### Problem statement
Look through the data below and output, unchanged, every line from the one holding "A gauche, une" through the one holding "Sexy vrouw met", inclusive. Skip the pictures.

====== Information provided

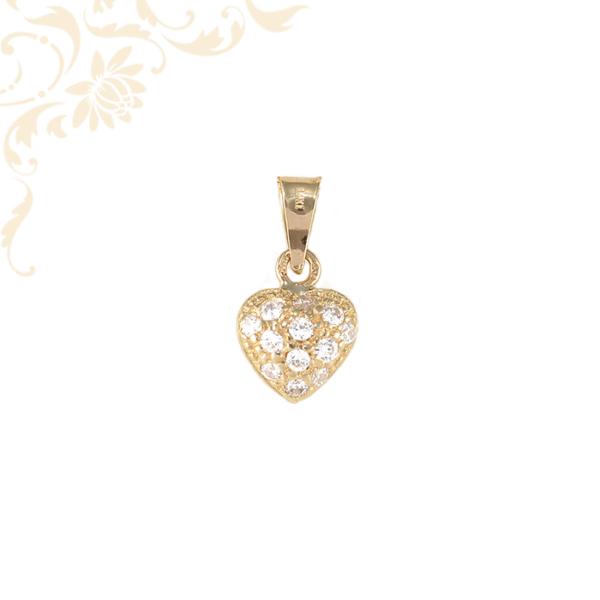 Szívecskés arany medál cirkónia kövekkel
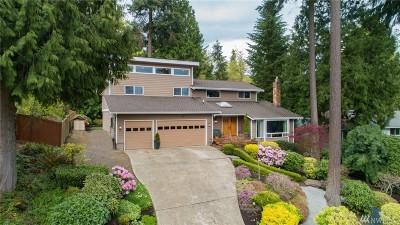 Seattle, Bellevue, Kenmore, Kirkland, Bothell Single Family Home For Sale: 321 221 St SE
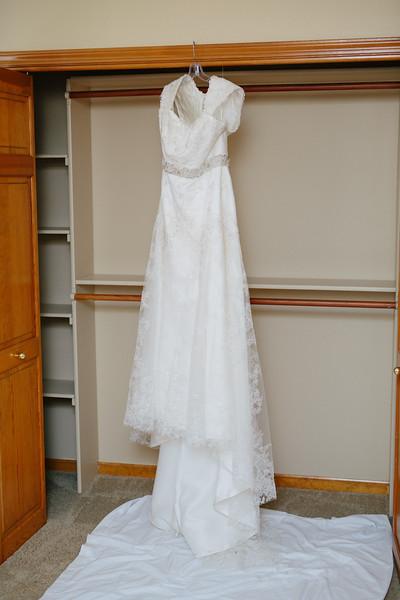Le Cape Weddings_Amy + Wyatt-3.JPG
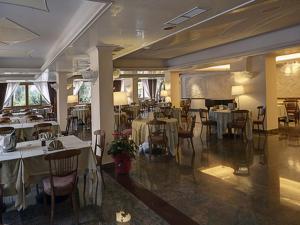 Ein Restaurant oder anderes Speiselokal in der Unterkunft Hotel Apeneste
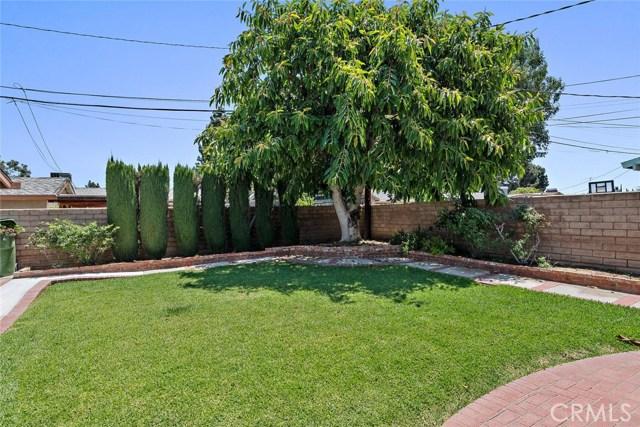 10624 Gaviota Avenue, Granada Hills CA: http://media.crmls.org/mediascn/0ef7c21b-3cb9-403a-9011-dfaa972c7a38.jpg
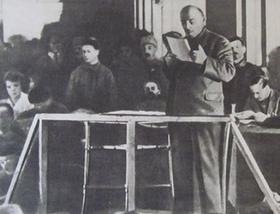 В.И. Ленин выступает на X съезде РКПб, март 1921 г.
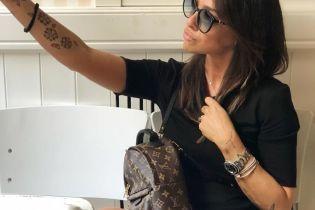 """Итальянский футболист пристыдил красавицу-мать из-за """"утиных"""" селфи в Instagram"""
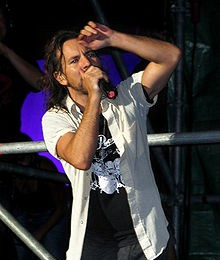 220px-Eddie_Vedder_and_Pearl_Jam_in_concert_in_Italy_2006-220x260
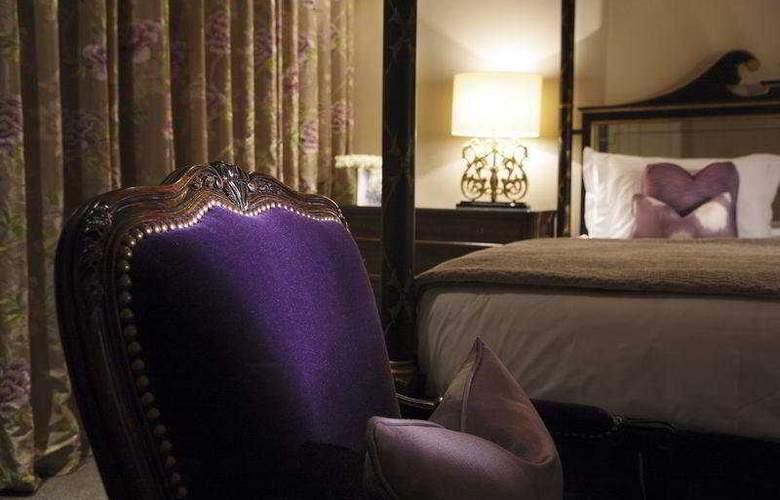 The Kensington Hotel - Room - 5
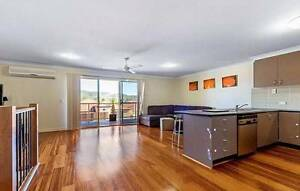 Modern 3 bedroom townhouse in Varsity - close to M1 & Train Varsity Lakes Gold Coast South Preview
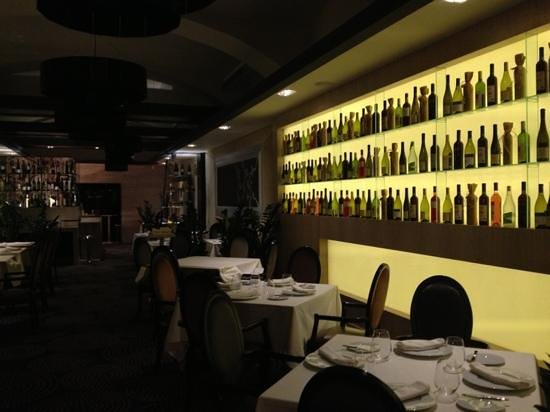IKON Restaurant Debrecen: molto chic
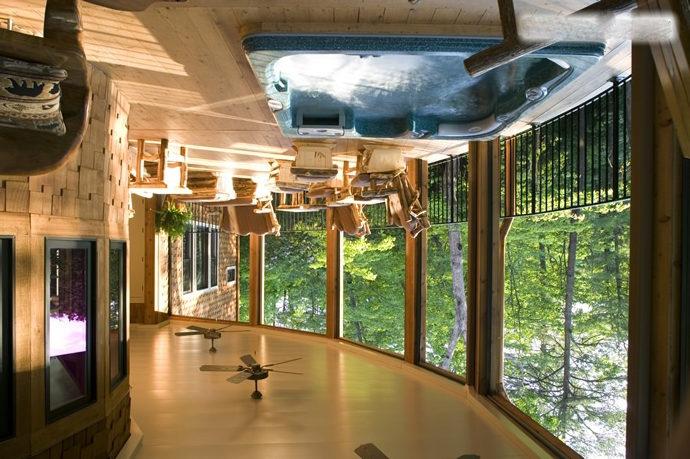Открытая веранда с бассейном под навесом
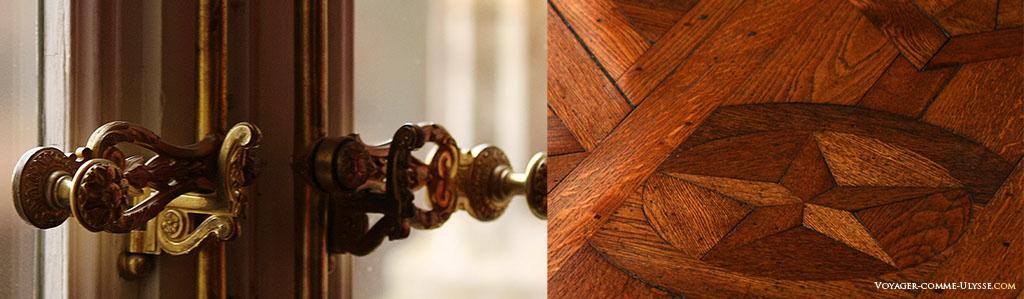 A gauche, une poignée de fenêtre. A droite, détail du parquet, très élaboré.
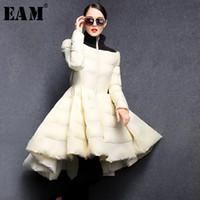 [EAM] 봄 여성 단색 긴 소매 접합 블랙 스탠드 칼라 스커트 타입 느슨한 다운 재킷 LD0460 201022을 따뜻하게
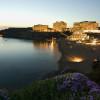 Dank ihrer schönen Sonnenungergänge ist die Bucht beliebter Ort für Grill- und Strandpartys.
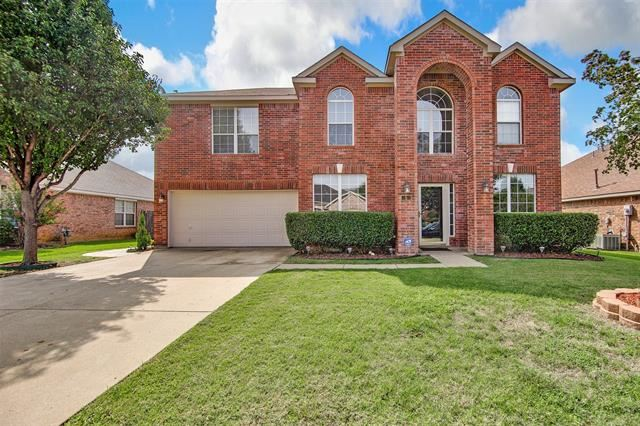 Photo for 5 Watergrove Court, Mansfield, TX 76063 (MLS # 14435049)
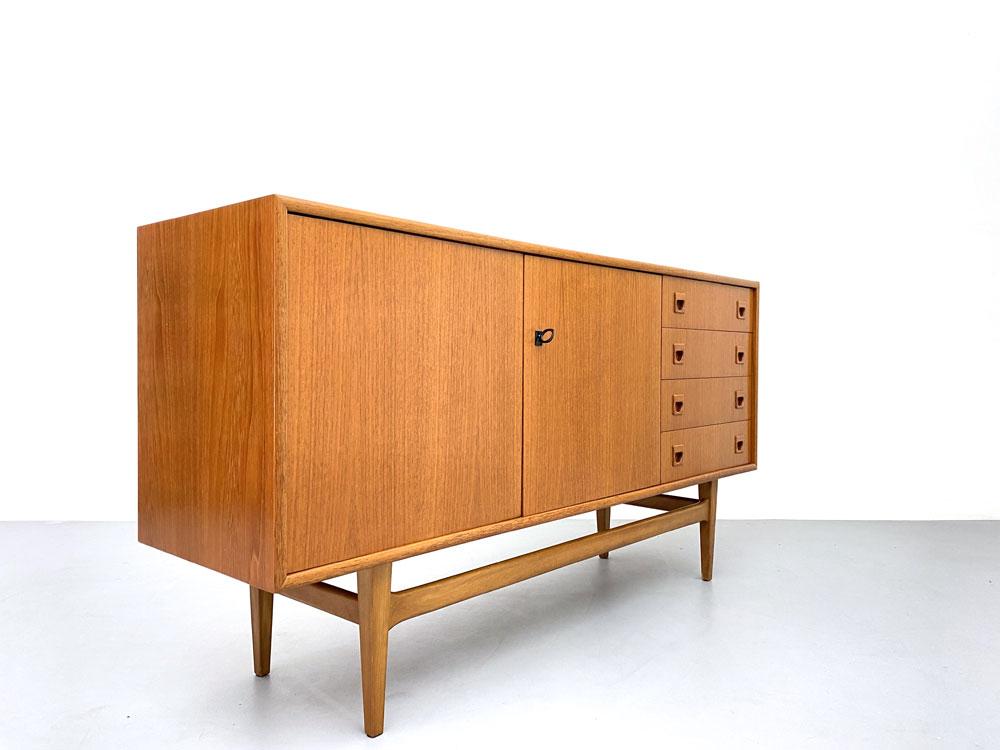 Sideboard, 60er Jahre, Teakholz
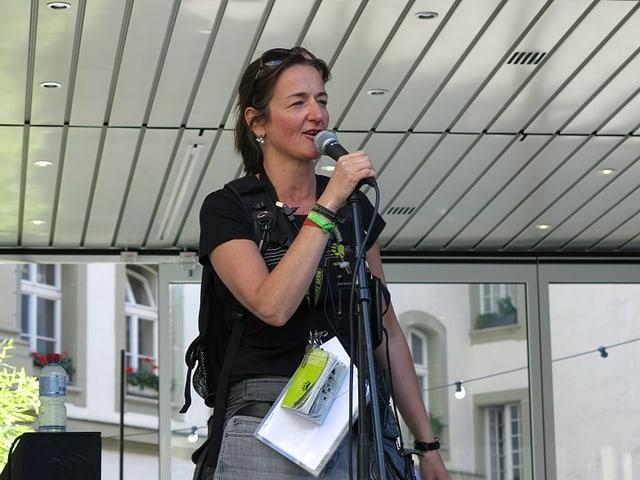 Christine Wyss vor dem Mikrofon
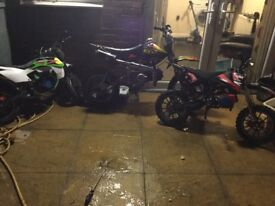 2 50cc mini Pitbikes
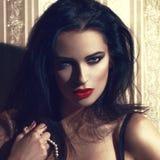 Sexy vrouw met rode lippen bij uitstekend muurportret stock fotografie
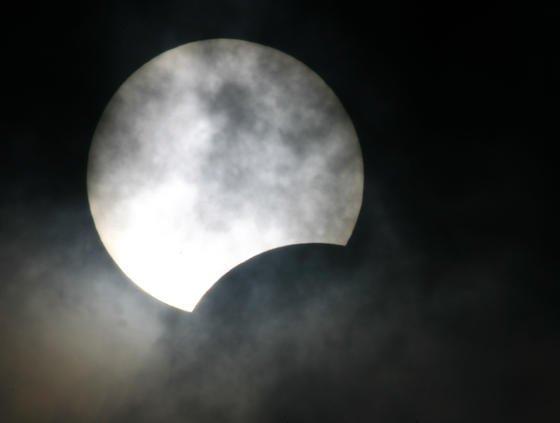 Sonnenfinsternis: Am 20. März 2015 ist es wieder soweit – ab 9.30 Uhr wird sich der Mond vor die Sonne schieben, bis er diese zu 82 Prozent abdeckt. Das Naturschauspiel stellt Stromnetzbetreiber in Zeiten der Photovoltaik bei Sonnenschein vor eine Herausforderung.<strong></strong>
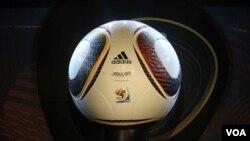 Jabulani, la pelota del Mundial, desvela a muchos de los jugadores, sobre todo a los arqueros.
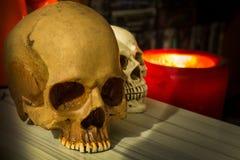 Ein Halloween-Hintergrund im dunklen Ton Stockbild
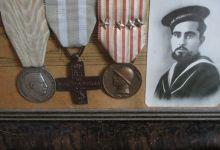 Photo of A Maria Giovanna Di Iorio inchiostro di calamaio schizzato sull'abito al comune nel 1942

============

### Answer section
 A gauche, une poignée de fenêtre. A droite, détail du parquet, très élaboré.
 [EAM] 봄 여성 단색 긴 소매 접합 블랙 스탠드 칼라 스커트 타입 느슨한 다운 재킷 LD0460 201022을 따뜻하게
 Dank ihrer schönen Sonnenungergänge ist die Bucht beliebter Ort für Grill- und Strandpartys.
 Photo for 5 Watergrove Court, Mansfield, TX 76063 (MLS # 14435049)
 Sideboard, 60er Jahre, Teakholz
 Christine Wyss vor dem Mikrofon
 2 50cc mini Pitbikes
 Sexy vrouw met rode lippen bij uitstekend muurportret stock fotografie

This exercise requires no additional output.